The more I looked at what it would mean and how it would work to teach yoga full time in Richmond, I saw an opportunity to open and create my own space to practice and teach yoga. I had already formed a business, Humble Haven Yoga, in the northern Virginia area teaching in studios, gyms, and in-home, and I was ready to build an actual space in my hometown. You loved your job and you loved and supported me. We rolled the dice again and on October 31, 2015, we moved out of our two bedroom apartment in South Arlington and into two separate spaces – we moved a third of our things into a studio apartment in downtown Richmond around the corner from what would be my future yoga studio, a third of our things into our friends basement in Falls Church, VA where you would live for the next year, and a third our things into a storage unit.
On January 6, 2016 I opened our first yoga studio. On January 14, 2016 I called to tell you that I was pregnant. One of the first things you said to me was, “shit, we have to move again.” Over the course of almost two years of trying for a baby, people would often say, “it will happen when you least expect it,” well intentioned words, but for us not totally true. We got pregnant when it wasn’t conveniently planned and timed, but we never stopped trying for, believing in, or expecting that it could and would happen. You made different plans than those we had made before, quitting a job you love and finding a new one in Richmond. We lived together in the studio apartment and one month before Holt was born we moved out of the studio, out of our friend’s basement, out of the storage unit, and into our first house together. About six months later after Holt’s second brain surgery, I told you wanted to move out of our house, certain that the walls and ceilings would hold all of and remind of the pain that I had felt during Holt’s diagnosis and initial healing. We stayed.

Study material =
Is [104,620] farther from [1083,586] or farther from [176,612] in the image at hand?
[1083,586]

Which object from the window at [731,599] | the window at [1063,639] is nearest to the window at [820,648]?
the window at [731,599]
==
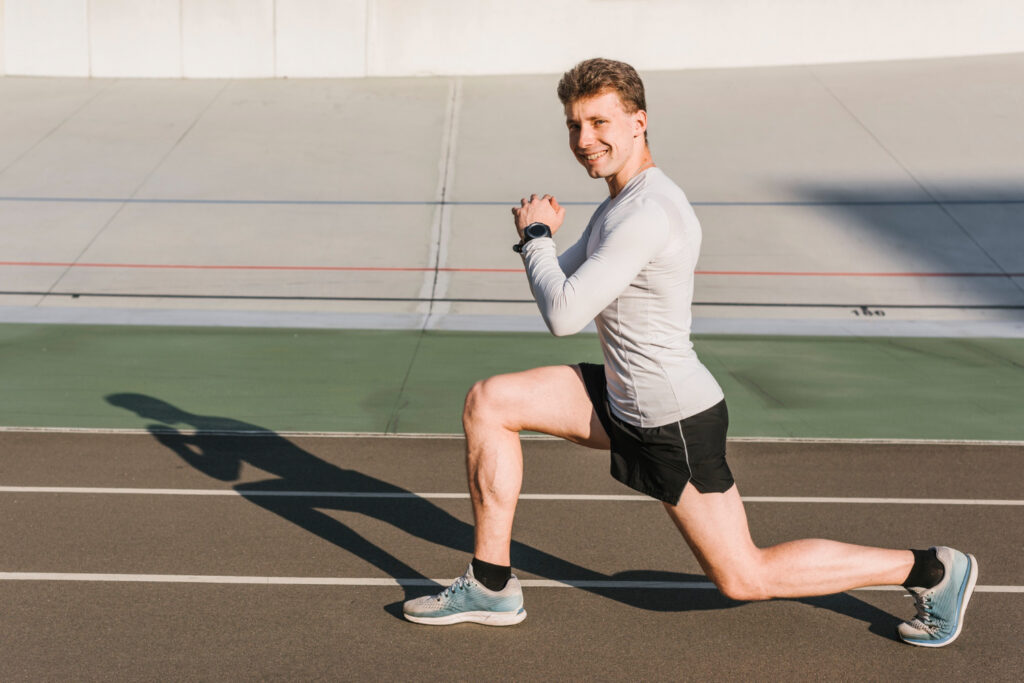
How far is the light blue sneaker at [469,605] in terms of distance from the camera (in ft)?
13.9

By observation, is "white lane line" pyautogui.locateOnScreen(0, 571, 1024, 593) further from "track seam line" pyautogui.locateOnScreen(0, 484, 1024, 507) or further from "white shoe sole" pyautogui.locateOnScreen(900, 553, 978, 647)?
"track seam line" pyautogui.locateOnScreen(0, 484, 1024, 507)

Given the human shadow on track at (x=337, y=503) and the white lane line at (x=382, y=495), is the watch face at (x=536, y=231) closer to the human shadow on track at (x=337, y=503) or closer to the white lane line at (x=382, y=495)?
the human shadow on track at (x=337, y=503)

Work instruction 1 = In the yoga studio passage, switch "storage unit" to "rented locker" and write out the part that begins at the words "The more I looked" and stops after "a storage unit.".
Work instruction 2 =
Answer these questions from the yoga studio passage:
(a) What was the name of the business the writer had formed in northern Virginia?
(b) On what date did the writer open the first yoga studio?
(c) For about how long had the couple been trying for a baby?
Work instruction 3 = Carry on the yoga studio passage with the next part, starting after its last sentence, "We stayed."

Your response 1 =
The more I looked at what it would mean and how it would work to teach yoga full time in Richmond, I saw an opportunity to open and create my own space to practice and teach yoga. I had already formed a business, Humble Haven Yoga, in the northern Virginia area teaching in studios, gyms, and in-home, and I was ready to build an actual space in my hometown. You loved your job and you loved and supported me. We rolled the dice again and on October 31, 2015, we moved out of our two bedroom apartment in South Arlington and into two separate spaces – we moved a third of our things into a studio apartment in downtown Richmond around the corner from what would be my future yoga studio, a third of our things into our friends basement in Falls Church, VA where you would live for the next year, and a third our things into a rented locker.

Your response 2 =
(a) Humble Haven Yoga
(b) January 6, 2016
(c) Almost two years

Your response 3 =
Since August 2009 there have been trips out of the country cancelled and taken, jobs we have hated and loved, homes shared, homes split, dreams written and burned to the ground, and at the end of the day there has always been you. In between Holt’s surgeries we were at the Pediatrician’s office and she pulled us aside, telling us that what we were going through breaks families apart and that if we feel like we need help and support in our marriage, seek it out. I was so focused on keeping Holt alive at the time that I couldn’t see or fathom the toll that life was taking on our relationship. We’ve spent full years at this point divesting from one another to invest fully in the well being of our children. Some days in the 15 minutes of alone time post kids going to bed and before our eyes demand to be shut, we see and connect with one another. Those 15 minutes are usually filled with what happened in June’s therapy appointment that day or what she’s doing now that’s new and how to support her, that email from Holt’s preschool, who’s picking up and dropping off, and some days it’s an honest check-in that goes something like “I love you and I don’t want to do this with anyone else.”
I joked that when we met you had already seen me at my “worst” and you were still intrigued, you still introduced yourself, donated your free drink ticket to my bruised ego. Twelve years later and I couldn’t have imagined the lows that I’ve been dropped into, but no matter how broken it all feels around us, you’re always there to build it back beautiful again whether you’re the one holding the plans or filling in the gaps in the foundation behind me.